Thirdly, the freedom to conduct a business (Article 16 of the Charter) also encompasses free competition. Before the Charter became legally binding, the CJEU also considered the free­dom to conduct a business to be closely linked to, or even part of, the freedom to establish a business under Article 49 TFEU. Moreover, the services provided by OCSSPs are subject to the freedom of services provisions in Article 56 TFEU. Accordingly, any obligations imposed on OCSSPs should respect the principle of non-discrimination and should ensure that com­petit­ion in the internal market is not distorted. In addition, national restrictions imposed by a Member State must not prohibit or otherwise impede the activities of an OCSSP established in another Member State where the OCSSP lawfully provides the same or similar services.

 

In light of these rules and principles, Article 17 of the DSM Directive should not be interpreted as allowing the Member States to voluntarily impose “must carry” provisions on OCSSPs. Substantial EU harmonization is desired. Dissimilar national “must carry” requirements would most likely impede access to the markets in certain Member States for OCSSPs from other Member States. Furthermore, the imposition of mandatory “must carry” obligations only on OCSSPs, and not on any other types of online content providers, would most likely constitute an unjustified interference in the freedom of competition.
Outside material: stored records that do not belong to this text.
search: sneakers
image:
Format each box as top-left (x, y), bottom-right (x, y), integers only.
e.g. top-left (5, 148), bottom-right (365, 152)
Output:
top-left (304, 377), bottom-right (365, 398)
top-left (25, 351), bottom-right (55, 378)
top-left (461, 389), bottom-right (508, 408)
As explained in Recital 62 in the preamble to the DSM Directive, the definition of OCSSPs “should target only online services that play an important role on the online content market by competing with other online content services, such as online audio and video streaming services, for the same audiences”. The other service provides referred to in this context are those that typically negotiate and conclude license agreements with rightholders in order to operate their services. By introducing “best effort” license acquisition requirements for OCSSPs, Article 17(4) aims to lessen the competitive disadvantages perceived by other online content providers who typically acquire licenses. While such requirements are arguably fair and non-discriminatory, placing onerous “must carry” obligations only on OCSSPs would seemingly distort competition.

 

Fourth, given that a “must carry” obligation for OCSSPs would severely restrict the freedom to conduct a business, any law imposing such an obligation ought to be accessible, foreseeable and formulated with sufficient precision. Seeing that Articles 17(7) and 17(9) do not even mention a “must carry” obligation for OCSSPs, the freedom of contract principle ought to take precedence over any interpretation that is not expressly supported by the wording of Articles 17(7) and 17(9).

 

In summary, the author asserts that Articles 17(7)(1) and 17(9)(3) of the DSM Directive should not be understood as introducing mandatory “must carry” obligations for OCSSPs. It is argued that both OCSSPs and neutral third-party dispute resolvers should be able to deny, on contractual grounds (when applicable), content restoration requests under Article 17(9)(1) and (2). An OCSSP should have a right, within the limits of its liability for its own acts (including, without limitation, the liability under Article 17(4) of the DSM Directive), to carry whatever content the OCSSP deems fit to mitigate its legal risks and to best serve its users and its audience. The OCSSPs’ user agreements should not be hampered by external interference in the absence of a clear legal foundation.

 

An interpretation of Article 17 of the DSM Directive, which allows a fair balance to be struck between the users’ freedom of expression (Article 11 of the Charter), as manifested through exceptions and limitations to copyright, on the one hand, and the OCSSPs’ freedom to conduct a business (Article 16 of the Charter), on the other, accordingly suggests that Article 17, when implemented by the Member States, may lead to over blocking, contrary to its wording. This paradox, however, seems to be the lowest available price to pay for the new obligations imposed on OCSSPs under Article 17(4) of the DSM Directive.